* EXERCISE BRIEF
What is the exact wording of the transport robot passage, from the part that opens with the words containing "Next, as shown in FIG. 16, the" through the part that closes with "has been completed."?

* EXTRACTED TEXT
---------------

Next, as shown in FIG. 14, the transport robot 6 raises the first gripper 61 and second gripper 62 with both the first gripper 61 and second gripper 62 gripping the products 100, and moves the first gripper 61 and second gripper 62 along the Y axial direction so that the first gripper 61 is positioned directly over the weighing sections 30 and the second gripper 62 is positioned directly over the conveyor 4. The transport robot 6 then lowers the first gripper 61 and second gripper 62, places each of the three products 100 being gripped by the first gripper 61 onto the three weighing sections 30, and places the three products 100 being gripped by the second gripper 62 onto the conveyor 4. In this way, the third row of three products 100 on the rest 2 is placed upon the rest surface 3 a of the weighing machine 3, and the second row of three products 100 on the rest surface 3a is placed onto the conveyor 4. At this point, because the first row of three products 100 that had been placed upon the conveyor 4 have all been conveyed to a conveyor belt 50 of the subsequent processing device 5, the second row of three products 100 can be placed upon the conveyor 4 without issue.
Next, as shown in FIG. 15, the transport robot 6 raises the first gripper 61 and second gripper 62 gripping no product 100, and moves the first gripper 61 and second gripper 62 along the Y axial direction so that the first gripper 61 is positioned directly over the fourth row of products 100 on the rest 2. The transport robot 6 then lowers the first gripper 61 and second gripper 62, and simultaneously grips the fourth row of three products 100 using the three suction parts 61a of the first gripper 61.
Next, as shown in FIG. 16, the transport robot 6 raises the first gripper 61 and second gripper 62 with the first gripper 61 gripping the products 100, and moves the first gripper 61 and second gripper 62 along the Y axial direction so that the second gripper 62 is positioned directly over the weighing sections 30. The transport robot 6 then lowers the first gripper 61 and second gripper 62 and grips the third row of three products 100 on the three weighing sections 30 with the three suction parts 62a of the second gripper 62. At this point, the weighing of the products 100 on the weighing sections 30 has been completed.
Next, as shown in FIG. 17, the transport robot 6 raises the first gripper 61 and second gripper 62 with both the first gripper 61 and second gripper 62 gripping the products 100, and moves the first gripper 61 and second gripper 62 along the Y axial direction so that the first gripper 61 is positioned directly over the weighing sections 30 and the second gripper 62 is positioned directly over the conveyor 4. At this point, the next product unit group is discharged from the packaging machine 1 onto the rest 2. Then, as shown in FIG 18, the transport robot 6 lowers the first gripper 61 and second gripper 62, places each of the three products 100 being gripped by the first gripper 61 onto the three weighing sections 30, and places the three products 100 being gripped by the second gripper 62 onto the conveyor 4. In this way, the fourth row of three products 100 on the rest 2 is placed upon the rest surface 3a of the weighing machine 3, and the third row of three products 100 on the rest surface 3a is placed onto the conveyor 4. At this point, the second row of three products 100 that had been placed upon the conveyor 4 have all been conveyed to a conveyor belt 50 of the subsequent processing device 5.

---------------

* DATA BELOW

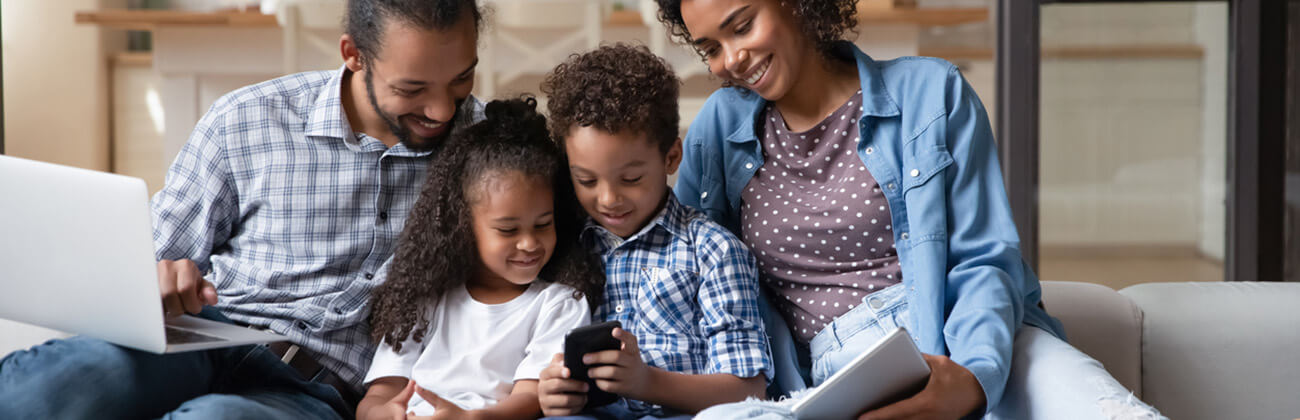 family looking at phone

---------------

* TASK OUTPUT
Next, as shown in FIG. 16, the transport robot 6 raises the first gripper 61 and second gripper 62 with the first gripper 61 gripping the products 100, and moves the first gripper 61 and second gripper 62 along the Y axial direction so that the second gripper 62 is positioned directly over the weighing sections 30. The transport robot 6 then lowers the first gripper 61 and second gripper 62 and grips the third row of three products 100 on the three weighing sections 30 with the three suction parts 62a of the second gripper 62. At this point, the weighing of the products 100 on the weighing sections 30 has been completed.